Fifty-nine years ago today, in a sleepy little provincial outpost on the western shores of Canada, in a town dedicated to government and the local naval station, I was born; July 21, 1955. I am one of the millions born in that self-absorbed generation known as the Baby Boomers. In fact I was born halfway through the baby boom; late enough that the demands for everything were already on the rise, along with prices to match, yet early enough that the bigger schools, new curriculum and better books always seemed to be coming a year after I needed them.
There was no media explosion announcing my arrival; no paparazzi standing by the door waiting for a picture. I was born an ordinary child in an ordinary time in an ordinary way. My father, as was custom for the time, wasn't in the room, helping my Mom along the way in her second delivery. At least he was in port; when my brother Adam was born, my Dad was in Australia, away at sea with the Canadian Navy. In the 1950's, our society had successfully medicalized childbirth, taking it from a family event to a doctor and nurse event. In that hospital room, surrounded by people she barely knew, my Mom, at age 23, delivered her second of five sons, the remaining three to follow me in quick succession.

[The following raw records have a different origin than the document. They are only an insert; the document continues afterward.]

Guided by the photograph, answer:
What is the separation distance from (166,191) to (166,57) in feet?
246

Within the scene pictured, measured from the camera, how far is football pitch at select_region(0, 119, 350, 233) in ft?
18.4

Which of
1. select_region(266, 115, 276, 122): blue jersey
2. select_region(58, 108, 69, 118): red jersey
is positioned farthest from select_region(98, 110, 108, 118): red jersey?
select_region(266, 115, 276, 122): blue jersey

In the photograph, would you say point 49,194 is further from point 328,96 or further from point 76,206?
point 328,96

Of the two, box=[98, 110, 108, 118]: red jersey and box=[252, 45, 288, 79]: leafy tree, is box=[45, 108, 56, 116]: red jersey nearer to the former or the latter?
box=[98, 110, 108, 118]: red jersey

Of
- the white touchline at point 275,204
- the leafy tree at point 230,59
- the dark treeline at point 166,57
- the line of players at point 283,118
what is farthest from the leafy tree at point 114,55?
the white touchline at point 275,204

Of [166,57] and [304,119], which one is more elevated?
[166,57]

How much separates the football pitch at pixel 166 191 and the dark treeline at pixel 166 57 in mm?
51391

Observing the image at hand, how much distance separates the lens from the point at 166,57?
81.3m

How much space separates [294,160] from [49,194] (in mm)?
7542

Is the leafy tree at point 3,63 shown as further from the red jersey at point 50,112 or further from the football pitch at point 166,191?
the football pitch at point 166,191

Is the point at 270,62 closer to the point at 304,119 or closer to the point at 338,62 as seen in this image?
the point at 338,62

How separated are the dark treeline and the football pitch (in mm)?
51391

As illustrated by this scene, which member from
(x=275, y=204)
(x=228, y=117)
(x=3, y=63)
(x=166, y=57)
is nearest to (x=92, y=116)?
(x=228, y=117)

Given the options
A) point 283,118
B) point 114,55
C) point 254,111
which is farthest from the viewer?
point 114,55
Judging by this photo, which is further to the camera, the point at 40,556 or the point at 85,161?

Now, fifty-nine years later, I am supposed to be celebrating, supposed to have a "Happy Birthday". Parts of my body are 59; other parts feel a whole lot older. Still in many ways I am very happy, surprisingly happy. You would not think that a man struggling against illness and pain, having lost so much and seeing so much yet to lose, would consider himself happy. I can tell you there are moments, sometimes whole days, when I am not happy, when I wish this whole process would be over. I can also tell you that there are a great many more days when I find joy and pleasure in so much that is around me. My birthday will be happy, because I want to be happy, because I will find the reasons for happiness in this day, and in all days until my last.

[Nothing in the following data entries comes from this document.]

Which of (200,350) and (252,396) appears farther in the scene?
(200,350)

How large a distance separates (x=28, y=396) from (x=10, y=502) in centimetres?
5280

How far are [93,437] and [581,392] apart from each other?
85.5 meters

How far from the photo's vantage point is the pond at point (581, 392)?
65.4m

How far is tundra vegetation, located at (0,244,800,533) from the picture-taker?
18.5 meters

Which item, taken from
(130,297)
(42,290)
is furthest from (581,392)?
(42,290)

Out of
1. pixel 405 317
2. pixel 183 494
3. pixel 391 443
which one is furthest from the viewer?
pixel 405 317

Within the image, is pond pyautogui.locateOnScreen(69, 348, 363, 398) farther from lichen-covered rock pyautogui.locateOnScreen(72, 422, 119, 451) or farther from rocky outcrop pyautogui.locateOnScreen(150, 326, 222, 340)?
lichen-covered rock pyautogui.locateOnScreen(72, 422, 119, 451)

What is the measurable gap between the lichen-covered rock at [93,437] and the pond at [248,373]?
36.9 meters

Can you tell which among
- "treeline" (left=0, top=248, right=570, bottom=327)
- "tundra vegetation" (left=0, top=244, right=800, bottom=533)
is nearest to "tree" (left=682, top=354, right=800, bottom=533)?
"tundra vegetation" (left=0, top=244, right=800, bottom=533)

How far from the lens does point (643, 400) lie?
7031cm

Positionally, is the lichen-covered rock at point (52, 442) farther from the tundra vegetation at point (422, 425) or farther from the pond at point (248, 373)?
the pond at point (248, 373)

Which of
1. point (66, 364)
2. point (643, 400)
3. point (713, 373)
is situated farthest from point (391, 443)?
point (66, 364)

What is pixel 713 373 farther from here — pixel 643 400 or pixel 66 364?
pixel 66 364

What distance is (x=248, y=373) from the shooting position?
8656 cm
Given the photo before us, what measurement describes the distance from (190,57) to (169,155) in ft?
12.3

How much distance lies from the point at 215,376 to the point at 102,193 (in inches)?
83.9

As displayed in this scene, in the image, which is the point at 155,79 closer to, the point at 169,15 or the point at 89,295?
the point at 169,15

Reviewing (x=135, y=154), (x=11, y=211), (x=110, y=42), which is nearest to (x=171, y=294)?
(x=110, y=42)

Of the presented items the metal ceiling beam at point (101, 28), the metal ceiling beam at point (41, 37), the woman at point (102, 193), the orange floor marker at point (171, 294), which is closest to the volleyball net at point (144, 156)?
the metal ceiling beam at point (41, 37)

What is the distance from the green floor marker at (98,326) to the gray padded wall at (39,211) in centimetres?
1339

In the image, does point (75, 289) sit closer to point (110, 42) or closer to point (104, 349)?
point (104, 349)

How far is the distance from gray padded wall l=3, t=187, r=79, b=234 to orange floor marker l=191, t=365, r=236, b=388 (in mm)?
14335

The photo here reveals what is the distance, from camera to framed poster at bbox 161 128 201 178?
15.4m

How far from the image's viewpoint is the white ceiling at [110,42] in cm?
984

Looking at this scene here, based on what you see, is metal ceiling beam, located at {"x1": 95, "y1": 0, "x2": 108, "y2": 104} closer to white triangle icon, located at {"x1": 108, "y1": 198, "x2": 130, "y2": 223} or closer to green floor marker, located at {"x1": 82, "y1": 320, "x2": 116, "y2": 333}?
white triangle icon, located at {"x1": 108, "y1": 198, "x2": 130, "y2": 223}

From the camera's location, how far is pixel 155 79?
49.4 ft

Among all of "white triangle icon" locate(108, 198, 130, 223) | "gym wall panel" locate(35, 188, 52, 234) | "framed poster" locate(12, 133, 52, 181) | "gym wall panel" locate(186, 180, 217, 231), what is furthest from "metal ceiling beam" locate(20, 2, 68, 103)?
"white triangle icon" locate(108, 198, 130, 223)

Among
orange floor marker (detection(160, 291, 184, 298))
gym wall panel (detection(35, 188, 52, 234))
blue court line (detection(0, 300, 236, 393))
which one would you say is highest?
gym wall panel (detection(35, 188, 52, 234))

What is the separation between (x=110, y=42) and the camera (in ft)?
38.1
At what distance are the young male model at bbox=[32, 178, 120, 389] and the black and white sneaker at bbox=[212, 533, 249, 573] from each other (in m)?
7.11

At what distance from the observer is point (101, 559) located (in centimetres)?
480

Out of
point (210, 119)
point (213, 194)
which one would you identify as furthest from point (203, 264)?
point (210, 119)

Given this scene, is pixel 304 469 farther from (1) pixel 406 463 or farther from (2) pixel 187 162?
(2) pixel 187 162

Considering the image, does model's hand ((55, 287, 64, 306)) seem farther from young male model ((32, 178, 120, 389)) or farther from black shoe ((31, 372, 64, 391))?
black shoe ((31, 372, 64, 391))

I am not much on birthday wishes. Mine have never come true, mostly because I consistently wish for the impractical and impossible, wanting what I cannot have. I can wish for a cure for ALS, not just for me but for all PALS. I can wish for the aches and pains to stop. I can wish to walk and run. None of this will happen. Instead I will enjoy the company of friends and family this week. That will be my wish fulfilled.